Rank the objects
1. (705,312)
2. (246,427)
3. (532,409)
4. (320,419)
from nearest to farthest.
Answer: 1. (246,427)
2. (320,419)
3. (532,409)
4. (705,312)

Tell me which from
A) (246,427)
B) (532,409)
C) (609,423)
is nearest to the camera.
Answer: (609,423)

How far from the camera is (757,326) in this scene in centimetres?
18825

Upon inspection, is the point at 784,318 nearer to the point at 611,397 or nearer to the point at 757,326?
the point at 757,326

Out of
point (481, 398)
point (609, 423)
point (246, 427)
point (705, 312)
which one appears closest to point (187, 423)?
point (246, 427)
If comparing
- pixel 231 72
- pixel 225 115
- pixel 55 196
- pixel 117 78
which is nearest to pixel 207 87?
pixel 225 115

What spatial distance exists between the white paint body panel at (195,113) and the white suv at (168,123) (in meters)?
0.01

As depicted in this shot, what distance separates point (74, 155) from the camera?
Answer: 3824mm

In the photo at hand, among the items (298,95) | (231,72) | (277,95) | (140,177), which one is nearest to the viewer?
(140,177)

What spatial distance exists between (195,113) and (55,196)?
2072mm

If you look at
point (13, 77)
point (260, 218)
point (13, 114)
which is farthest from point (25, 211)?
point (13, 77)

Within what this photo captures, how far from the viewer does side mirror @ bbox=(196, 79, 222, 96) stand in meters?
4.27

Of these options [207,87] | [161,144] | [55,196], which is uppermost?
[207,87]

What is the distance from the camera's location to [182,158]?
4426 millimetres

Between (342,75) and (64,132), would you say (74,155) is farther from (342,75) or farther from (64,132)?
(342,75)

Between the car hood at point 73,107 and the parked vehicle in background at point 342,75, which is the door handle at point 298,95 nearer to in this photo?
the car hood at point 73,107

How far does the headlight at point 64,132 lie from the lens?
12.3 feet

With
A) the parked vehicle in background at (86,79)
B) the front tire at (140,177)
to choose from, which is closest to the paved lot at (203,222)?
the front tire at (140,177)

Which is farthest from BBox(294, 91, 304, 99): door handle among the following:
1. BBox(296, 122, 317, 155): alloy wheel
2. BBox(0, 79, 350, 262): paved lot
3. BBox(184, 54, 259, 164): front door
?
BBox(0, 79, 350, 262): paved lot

▸ **What you have to do**
Copy out all of the material above word for word, keeping every line in its original order.

▸ **Response**
Rank the objects
1. (705,312)
2. (246,427)
3. (532,409)
4. (320,419)
from nearest to farthest.
Answer: 1. (246,427)
2. (320,419)
3. (532,409)
4. (705,312)

Tell me which from
A) (246,427)
B) (532,409)
C) (609,423)
is nearest to the camera.
Answer: (609,423)

How far from the camera is (757,326) in this scene in centimetres?
18825

Upon inspection, is the point at 784,318 nearer to the point at 611,397 or nearer to the point at 757,326?
the point at 757,326

Out of
point (481, 398)
point (609, 423)
point (246, 427)
point (705, 312)
which one appears closest to point (187, 423)?
point (246, 427)
If comparing
- pixel 231 72
- pixel 225 115
- pixel 55 196
- pixel 117 78
which is nearest to pixel 207 87?
pixel 225 115

What spatial distance exists between the white paint body panel at (195,113) and the white suv at (168,123) (in meters)?
0.01

As depicted in this shot, what distance separates point (74, 155) from the camera?
Answer: 3824mm

In the photo at hand, among the items (298,95) | (231,72) | (277,95) | (140,177), which one is nearest to the viewer?
(140,177)

What spatial distance exists between (195,113) and (55,196)?
2072mm

If you look at
point (13, 77)
point (260, 218)
point (13, 114)
which is farthest from point (25, 211)?
point (13, 77)

Within what this photo captures, how far from the viewer does side mirror @ bbox=(196, 79, 222, 96) stand in meters?
4.27

Of these options [207,87] | [161,144] | [55,196], which is uppermost?
[207,87]

What is the distance from the camera's location to [182,158]?
4426 millimetres

Between (342,75) and (64,132), would you say (74,155) is farther from (342,75) or farther from (64,132)?
(342,75)

Between the car hood at point 73,107 and the parked vehicle in background at point 342,75, which is the door handle at point 298,95 nearer to in this photo?
the car hood at point 73,107

How far does the headlight at point 64,132 lie from the lens?
12.3 feet

With
A) the parked vehicle in background at (86,79)
B) the front tire at (140,177)
to choose from, which is closest to the paved lot at (203,222)?
the front tire at (140,177)

Which is farthest from BBox(294, 91, 304, 99): door handle among the following:
1. BBox(296, 122, 317, 155): alloy wheel
2. BBox(0, 79, 350, 262): paved lot
3. BBox(184, 54, 259, 164): front door
?
BBox(0, 79, 350, 262): paved lot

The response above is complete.